To remedy the aforesaid problem, many waterproof switches have been developed. R.O.C. patent No. 496567 discloses a waterproof switch which mainly has a waterproof washer in a main body to prevent water from entering in the circuit located inside.
Other references of waterproof switch design can be found in R.O.C patent Nos. 551595 and 495089 and the like. They all use a washer in the switch body to achieve waterproof effect. However, they all aim to provide waterproof function for the interior of the body. The connection juncture between pins and electric wires also is an important spot. Whatever waterproof effect of the waterproof washer, short circuit occurred to the connection juncture of the waterproof switch pins and electric wires also causes damage of the switch and results in unforeseeable loss. There is a conventional method which adopts a heat-shrinking tube to encase the exposed core of the pin and electric wire to achieve an insulation effect. But it cannot fully seal the pin and electric wire. This is especially true on the connection juncture of the pin and body where insulation is unattainable by the heat-shrinking tube.

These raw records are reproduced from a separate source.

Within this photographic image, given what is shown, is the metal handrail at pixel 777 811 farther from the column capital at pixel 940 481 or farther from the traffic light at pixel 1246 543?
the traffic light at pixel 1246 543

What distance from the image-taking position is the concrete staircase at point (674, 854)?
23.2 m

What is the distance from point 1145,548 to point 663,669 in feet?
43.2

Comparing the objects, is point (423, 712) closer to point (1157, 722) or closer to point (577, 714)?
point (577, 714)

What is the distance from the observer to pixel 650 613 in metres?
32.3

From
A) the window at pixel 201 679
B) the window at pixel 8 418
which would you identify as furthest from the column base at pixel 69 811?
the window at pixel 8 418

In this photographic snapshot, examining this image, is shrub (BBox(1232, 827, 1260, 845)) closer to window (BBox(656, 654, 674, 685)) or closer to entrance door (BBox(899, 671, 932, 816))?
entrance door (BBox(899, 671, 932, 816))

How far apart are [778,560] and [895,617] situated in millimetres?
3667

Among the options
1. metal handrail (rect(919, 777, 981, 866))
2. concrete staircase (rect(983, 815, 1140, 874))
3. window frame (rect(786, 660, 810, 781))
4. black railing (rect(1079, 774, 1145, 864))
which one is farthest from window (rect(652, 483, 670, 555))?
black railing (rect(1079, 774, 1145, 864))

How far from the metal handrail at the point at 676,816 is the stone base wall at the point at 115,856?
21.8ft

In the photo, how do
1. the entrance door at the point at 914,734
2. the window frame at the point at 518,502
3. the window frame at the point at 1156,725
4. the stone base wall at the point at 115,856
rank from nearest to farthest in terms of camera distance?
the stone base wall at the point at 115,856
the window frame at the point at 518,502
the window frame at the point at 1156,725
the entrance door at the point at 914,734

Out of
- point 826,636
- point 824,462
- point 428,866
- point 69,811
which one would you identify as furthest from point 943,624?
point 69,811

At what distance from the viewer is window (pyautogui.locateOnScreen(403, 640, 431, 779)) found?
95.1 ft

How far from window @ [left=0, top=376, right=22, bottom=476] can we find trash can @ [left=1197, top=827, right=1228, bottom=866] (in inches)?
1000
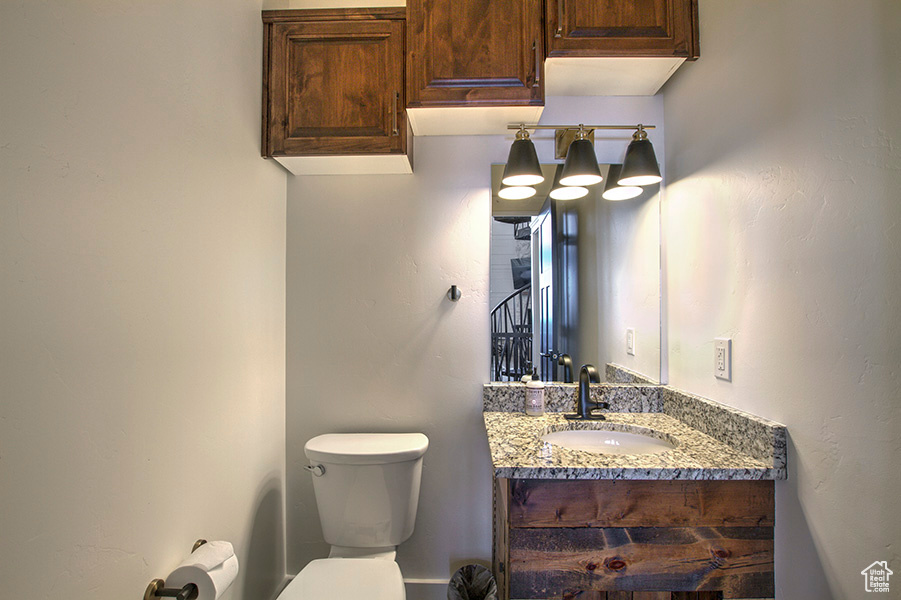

Moreover, electric connection effect of the core of electric wire and the pin also is a troubling issue. As the core and the pin are usually bonded by soldering, their connection is not sturdy. In the event that the core is pulled or twisted, the juncture on the pin could fracture or loosen and result in a poor connection.
Refer to FIG. 1 PRIOR ART for a conventional technique to overcome the aforesaid problems. It provides a waterproof structure for switch pins. It has a switch body 10 with a cavity 11 to hold a pin 12. The connection juncture of the pin 12 and an electric wire is located in the cavity 11. After the pin 12 and the electric wire 20 is connected, an insulation material 30 is filled in the cavity 11 to embed the electric wire 20 and pin 12 together, thereby to achieve waterproof effect.
FIG. 2 PRIOR ART shows another conventional technique. It has a shell 40 fastened to an outer end of a switch body 10 where a pin 12 is located. The connection juncture of the pin 12 and an electric wire 20 is covered by the shell 40. The electric wire 20 is extended outside by threading through an opening 41 formed on the shell 40 and switch body 10. Then an insulation material is filled in the shell 40 by injecting in a paste fashion through the opening 41 to seal the connection juncture of the pin 12 and the electric wire 20.
While the two conventional techniques mentioned above can form a sturdy anchoring for the electric wire 20 and fully cover the connection juncture of the electric wire 20 and the pin 12 to achieve waterproof effect, the paste could spill outside. Moreover, injecting the paste manually is slow and often results in unstable quality. It is not economic effective.